Les eaux tourmentées du Sound, les bancs d’huîtres qui menaçaient d’ouvrir mon bateau, une côte que la prochaine marée pouvait submerger, tout semblait conspirer contre moi. Mais mon anxiété fut bientôt soulagée, et mon cœur se dilata lorsque la mâture d’une goélette s’élevant des marais, non loin des hautes terres, m’indiqua qu’un cours d’eau hospitalier n’était pas loin. Sa large embouchure s’ouvrit bientôt à ma vue d’une façon engageante, et je me dirigeai en hâte sur le beau navire qui était mouillé dans ces courants ; sa parfaite élégance disait le plus clairement du monde : « Navire des États-Unis. » Un officier, debout sur le pont, observait ma manœuvre avec sa longue-vue ; lorsque je passai près du navire, un matelot dit à ses camarades : « C’est le bateau de papier ! J’étais à Norfolk en décembre dernier, quand il arriva dans la rivière Élisabeth. »

Extrait des données:
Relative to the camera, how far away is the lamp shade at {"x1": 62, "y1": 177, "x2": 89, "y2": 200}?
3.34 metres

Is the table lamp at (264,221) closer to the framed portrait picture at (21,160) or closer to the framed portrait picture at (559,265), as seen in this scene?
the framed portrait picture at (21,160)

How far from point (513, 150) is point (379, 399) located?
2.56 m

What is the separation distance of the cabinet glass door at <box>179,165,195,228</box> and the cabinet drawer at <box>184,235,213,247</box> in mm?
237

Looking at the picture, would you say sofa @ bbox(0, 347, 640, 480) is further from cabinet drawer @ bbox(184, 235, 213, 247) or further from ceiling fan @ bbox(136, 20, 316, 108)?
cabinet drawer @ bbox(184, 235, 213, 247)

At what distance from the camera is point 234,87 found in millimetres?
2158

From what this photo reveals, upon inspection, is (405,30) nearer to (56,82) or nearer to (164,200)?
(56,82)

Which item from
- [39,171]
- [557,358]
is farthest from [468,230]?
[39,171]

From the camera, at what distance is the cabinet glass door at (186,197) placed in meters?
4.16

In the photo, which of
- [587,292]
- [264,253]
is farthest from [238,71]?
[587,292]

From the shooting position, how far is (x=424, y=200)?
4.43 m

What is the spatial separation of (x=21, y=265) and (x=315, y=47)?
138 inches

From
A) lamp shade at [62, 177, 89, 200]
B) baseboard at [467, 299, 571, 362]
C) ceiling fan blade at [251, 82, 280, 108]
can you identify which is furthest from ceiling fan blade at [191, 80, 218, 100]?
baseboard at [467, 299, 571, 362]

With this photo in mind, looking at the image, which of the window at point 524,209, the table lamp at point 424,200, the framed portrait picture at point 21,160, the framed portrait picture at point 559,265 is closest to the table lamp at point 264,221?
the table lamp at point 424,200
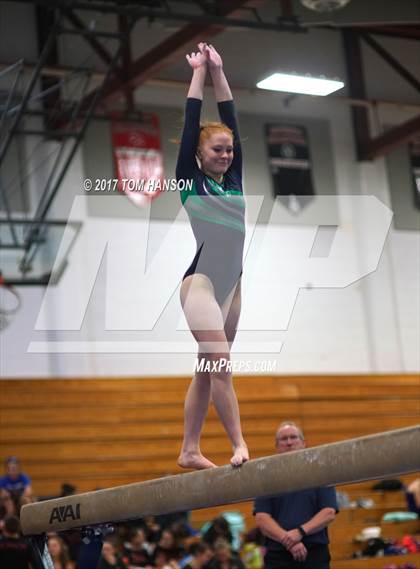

Actions à mener:
[A] Dans le récit de navigation, qu'est-ce qui indiqua qu'un cours d'eau hospitalier n'était pas loin ?
[B] Donnez la suite du récit de navigation, en partant de sa dernière phrase.

Réponses numérotées:
[A] La mâture d'une goélette s'élevant des marais, non loin des hautes terres.

[B]
L’officier me héla gracieusement et m’offrit l’hospitalité du Caswell, goélette au service des ingénieurs hydrographes. Dans la plus jolie des cabines, l’intéressante conversation de M. Dennis, et de ses collaborateurs MM. Olgen et Bond, m’eut bientôt fait oublier les ennuis des trois derniers jours passés dans la vase ou dans les huttes des noirs. Quel contraste entre le dur plancher du bon noir Seba Gillings et la cabine si élégante où j’étais logé ! Là, on avait mis à ma disposition : serviettes fines, draps blanc de neige et eau filtrée.